● EXERCISE REQUIREMENTS
A line belongs in the answer if it contains "Mary"; copy every such line from the entries below.

● INFORMATION

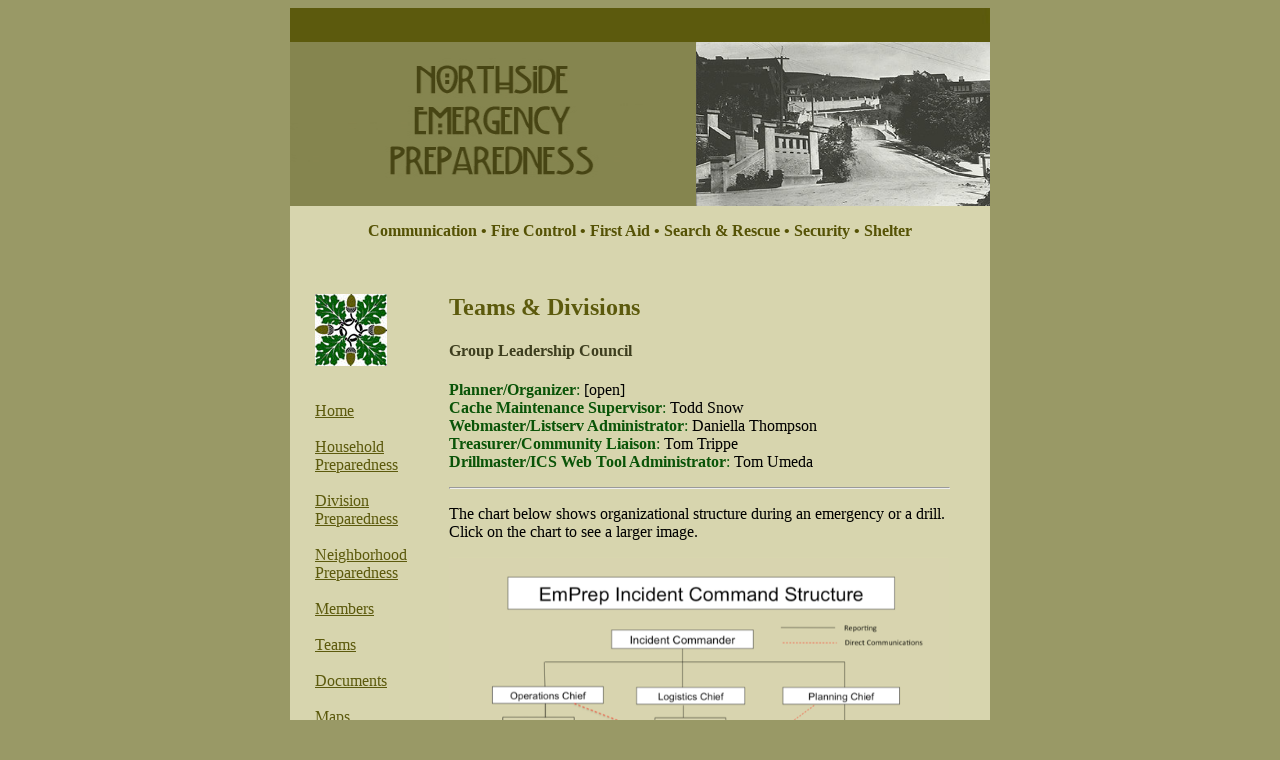

--- FILE ---
content_type: text/html
request_url: http://northside-emprep.org/teams.html
body_size: 2574
content:
<!DOCTYPE HTML PUBLIC "-//W3C//DTD HTML 4.01 Transitional//EN"
    "http://www.w3.org/TR/html4/loose.dtd">
<HTML><HEAD>
<TITLE>Northside EmPrep :: Teams</TITLE>
<META HTTP-EQUIV="Content-type" CONTENT="text/html; charset=iso-8859-1">
</HEAD>
<BODY BGCOLOR="#999966">
<STYLE TYPE="text/css">
body{color:#000000;font:1em Georgia,Serif;}
A:link{color:#5C5A0D;text-decoration:underline;}, A:visited{color:#555555;text-decoration:underline;}, A:active { text-decoration: none; } 
a:hover{color:#065D0C;background-color: #CCB9B7;text-decoration:underline;}
</STYLE>
<TABLE WIDTH="700" BORDER="0" ALIGN="center" CELLPADDING="0" CELLSPACING="0" BGCOLOR="#D7D5AE">
<TR><TD COLSPAN="2"><IMG SRC="http://northside-emprep.org/images/top_banner.jpg" WIDTH="700"><BR>
   <IMG SRC="http://northside-emprep.org/images/title.jpg" WIDTH="406" HEIGHT="164"><IMG SRC="http://northside-emprep.org/images/virginia_steps.jpg" WIDTH="294" HEIGHT="164">
<DIV ALIGN="center"><P><SPAN STYLE="color: #555205;"><B>Communication &#149; Fire Control &#149; First Aid &#149; Search & Rescue &#149;  Security &#149; Shelter</B></SPAN></P></DIV></TD></TR>
<TR><TD>
<TABLE CELLSPACING="1" CELLPADDING="1">
<TR ALIGN="left" VALIGN="top" HEIGHT=2000><TD>
<IMG SRC="http://northside-emprep.org/images/invis.gif"></TD><TD><BR>
<BR><IMG SRC="http://northside-emprep.org/images/oakleaves.jpg"><BR>
 <BR><BR>
     <A HREF="http://northside-emprep.org">Home</A><BR><BR>
    <A HREF="http://northside-emprep.org/household.html">Household Preparedness</A><BR><BR>
    <A HREF="http://northside-emprep.org/divisions.html">Division Preparedness</A><BR><BR>
    <A HREF="http://northside-emprep.org/neighborhood.html">Neighborhood Preparedness</A><BR><BR>
    <A HREF="http://daniellathompson.com/emprep/members.html">Members</A><BR><BR>
    <A HREF="http://northside-emprep.org/teams.html">Teams</A><BR><BR>
    <A HREF="http://northside-emprep.org/docs.html">Documents</A><BR><BR>
    <A HREF="http://northside-emprep.org/map.html">Maps</A><BR><BR>
    <A HREF="http://northside-emprep.org/links.html">Links</A><BR><BR>
     <BR>
    <IMG SRC="http://northside-emprep.org/images/oakleaves.jpg">
    </TD>
</TR>
</TABLE> </TD>

<TD ALIGN="left" VALIGN="top">

&nbsp;
<BLOCKQUOTE><H2><SPAN STYLE="color: #5C5A0D;">Teams & Divisions</SPAN></H2>

<H4><SPAN STYLE="color: #3E3E1F;">Group Leadership Council</SPAN></H4>

<P><SPAN STYLE="color: #0A5408;"><B>Planner/Organizer</B>:</SPAN> [open]<BR>
<SPAN STYLE="color: #0A5408;"><B>Cache Maintenance Supervisor</B>:</SPAN> Todd Snow<BR>
<SPAN STYLE="color: #0A5408;"><B>Webmaster/Listserv Administrator</B>:</SPAN> Daniella Thompson<BR>
<SPAN STYLE="color: #0A5408;"><B>Treasurer/Community Liaison</B>:</SPAN> Tom Trippe<BR>
<SPAN STYLE="color: #0A5408;"><B>Drillmaster/ICS Web Tool Administrator</B>:</SPAN> Tom Umeda</P>

<P><HR></P>

<P>The chart below shows organizational structure during an emergency or a drill.<BR>
Click on the chart to see a larger image.</P>

<P><A HREF="http://northside-emprep.org/images/ICS_org_chart.2017.lg.pdf" TARGET="_blank"><IMG SRC="http://northside-emprep.org/images/ICS_org_chart.2017.sm.png" width=500 BORDER=0></A></P>

<P><HR></P>

<H3><SPAN STYLE="color: #5C5A0D;">Teams</SPAN></H3>

<P>Click on the team names below to see each team&#146;s responsibilities and the recommended <A HREF="https://www.cityofberkeley.info/cert/" TARGET="_blank">CERT classes</A> for team members. To sign up for a team, contact <A HREF="mailto:tumeda@gmail.com" TARGET="_blank">Tom Umeda</A>.</P>

<P><A HREF="http://northside-emprep.org/admin.html"><B>Administration/Coordination</B></A><BR>
Members: Kirsten Berg, Yvonne Burgess, Liz Colt, Molly Fraker, Derik Landry, Sue Londerville, Barbara Lundburg, Larry Ormsby, Mike Parker, Ruth Rosen, Todd Snow, Daniella Thompson, Tom Trippe</P> 

<P><A HREF="http://northside-emprep.org/comm.html"><B>Communications</B></A><BR> 
Captain: Leo Simon/Vice-Captain/Radio Operator: Logan Sale<BR>
Members: Daniella Thompson, Tom Trippe</P>

<P><A HREF="http://northside-emprep.org/search.html"><B>Damage Assessment/Light Search & Rescue</B></A><BR>
Captain: [open]/Vice-Captain: [open]<BR> 
Members: Mary Clemency, Harrison Fraker, Michael Gillespie, Barbara Lundburg, Mike McDonnell, Mike Parker, Jim Sharp, Tom Umeda</P>

<P><A HREF="http://northside-emprep.org/firesup.html"><B>Fire Suppression</B></A><BR>
Captain: Jane Metcalfe/Vice-Captain: Shamik Dasgupta<BR>
Members: Liz Hasse, Joel ben Izzy, Phil Colella, Carol Isen, Don Mullen, Patrick Schork, Todd Snow, Tom Trippe</P>

<P><A HREF="http://northside-emprep.org/firstaid.html"><B>First Aid/Medical</B></A><BR>
Captain: Christopher Murlas/Vice-Captain: Wendel Brunner<BR>
Members: Anna Berger, Sue Clark, Mary Clemency, Liz Colt, Steve Donelan, Dick Jackson, Pia Lodberg, Sue Londerville, Ann Parker, Suzi Peterson, Carol Petiet, Jan Robitcher, Fran Segal, Alan Sher, Susan Signaigo</P>

<P><A HREF="http://northside-emprep.org/shelter.html"><B>Shelter Operations/Logistics</B></A><BR>
Captain: Kirsten Berg/Vice-Captain: [open]<BR>
Members: Clifford Block, Gladys Block, Jeannie de Vries</P>

<P><HR></P>

<H3><A HREF="http://northside-emprep.org/divisions.html"><SPAN STYLE="color: #5C5A0D;">Divisions</SPAN></A></H3>

<P><B><A HREF="http://northside-emprep.org/north_div.html"><B>Division A (North)</B></A></B><BR>
Captain: Michael Gillespie/Vice-Captain: Kirsten Berg<BR>
<B>Block A1</B> Captain: Derik Landry/Vice-Captain: [open]<BR>
<B>Block A2</B> Captain: [open]/Vice-Captain: Marilyn Wong<BR>
<B>Block A3</B> Captain: Molly Fraker/Vice-Captain: Mimi Leinbach</P>

<P><B><A HREF="http://northside-emprep.org/east_div.html">Division B (East)</A></B><BR>
Captain: [open]/Vice-Captain: [open]<BR>
<B>Block B1</B> Captain: [open]/Vice-Captain: [open]<BR>
<B>Block B2</B> Captain: [open]/Vice-Captain: [open]<BR>
<B>Block B3</B> Captains: Jenny & Perry Zentner/Vice-Captain: Jane Metcalfe</P>

<P><B><A HREF="http://northside-emprep.org/west_div.html">Division C (West)</A></B><BR>
Captain: [open]/Vice-Captain: Todd Snow<BR>
<B>Block C1</B> Captain: Barbara Lundburg/Vice-Captain: Susan Signaigo<BR>
<B>Block C2</B> Captain: Todd Snow/Vice-Captain: Carole Petiet <BR>
<B>Block C3</B> Captain: [open]/Vice-Captain: Mike McDonnell</P>


</BODY>
</HTML>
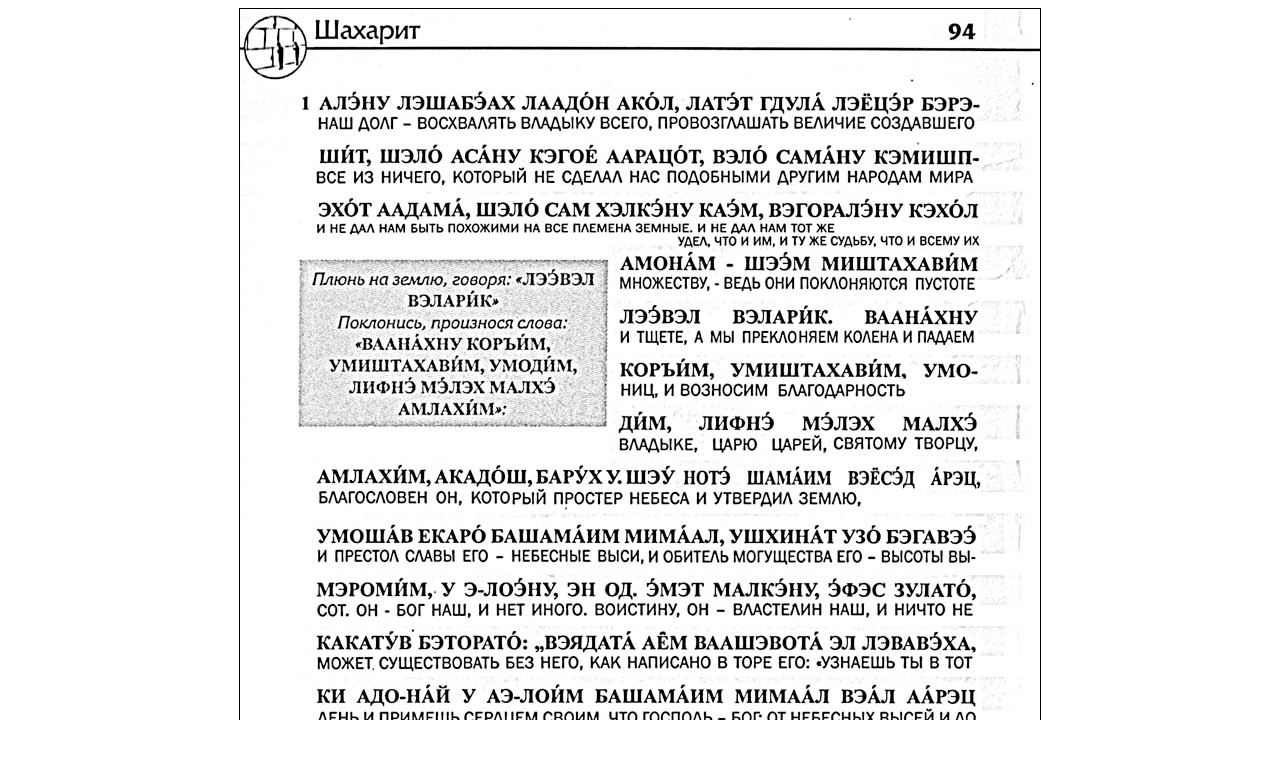

--- FILE ---
content_type: text/html
request_url: http://jerusalem-temple-today.com/siddnepr/94.html
body_size: 2179
content:
<html><head>
<meta http-equiv="Content-Type" content="text/html; charset=windows-1251">
<meta name="GENERATOR" content="Microsoft FrontPage 12.0">
<meta name="ProgId" content="FrontPage.Editor.Document">
<!-- #BeginEditable "doctitle" -->
<title>ХАБАДСКИЙ СИДУР ~ ПЕРЕВОД И ТРАНСЛИТЕРАЦИЯ</title>
<!-- #EndEditable -->
<style type="text/css">
.style1 {
				text-align: left;
}
.style2 {
				border: 1px solid #000000;
				text-align: center;
}
.style3 {
				border-collapse: collapse;
				border: 1px solid #000000;
}
.style8 {
				border-style: solid;
				border-width: 1px;
}
.style9 {
				border: 1px solid #000000;
				text-align: center;
				color: #FFFFFF;
				font-size: 1pt;
}
</style>
</head><body>
<table style="width: 802px" cellspacing="0" cellpadding="0" class="style3" align="center">
<tr>
<td class="style2">
<img src="94.jpg" width="800" height="1269"></td>
</tr>
<tr>
<td class="style9">
<a name="95a">95a</a></td>
</tr>
<tr>
<td class="style2">
<img src="95a.jpg" width="800" height="1391"></td>
</tr>
<tr>
<td class="style9">
<a name="95b">95b</a></td>
</tr>
<tr>
<td class="style2">
<img src="95b.jpg" width="800" height="686"></td>
</tr>
<tr>
<td class="style2">
<img src="96.jpg" width="800" height="1211"></td>
</tr>
<tr>
<td class="style2">
<img src="97.jpg" width="800" height="1323"></td>
</tr>
<tr>
<td class="style2">
<img src="98.jpg" width="800" height="1111"></td>
</tr>
<tr>
<td class="style2">
<img src="99.jpg" width="800" height="1251"></td>
</tr>
<tr>
<td class="style2">

<table border="0" cellpadding="0" cellspacing="0" width="100%">
  <tr>
    <td width="33%" align="center"><a href="82.html">
	<img src="../sidur770/nazad.jpg" width="129" height="30" class="style8"></a></td>
    <td width="33%" align="center"><a href="index.html#0">
	<img src="../sidur770/k-oglav.jpg" width="258" height="30" class="style8"></a></td>
    <td width="34%" align="center"><a href="100.html">
	<img src="../sidur770/dalee.jpg" width="129" height="30" class="style8"></a></td>
  </tr>
</table>

				</td>
</tr>
</table>

				<p class="style1">&nbsp;</p>
</body></html>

● COMPLETED EXERCISE
Members: Mary Clemency, Harrison Fraker, Michael Gillespie, Barbara Lundburg, Mike McDonnell, Mike Parker, Jim Sharp, Tom Umeda</P>
Members: Anna Berger, Sue Clark, Mary Clemency, Liz Colt, Steve Donelan, Dick Jackson, Pia Lodberg, Sue Londerville, Ann Parker, Suzi Peterson, Carol Petiet, Jan Robitcher, Fran Segal, Alan Sher, Susan Signaigo</P>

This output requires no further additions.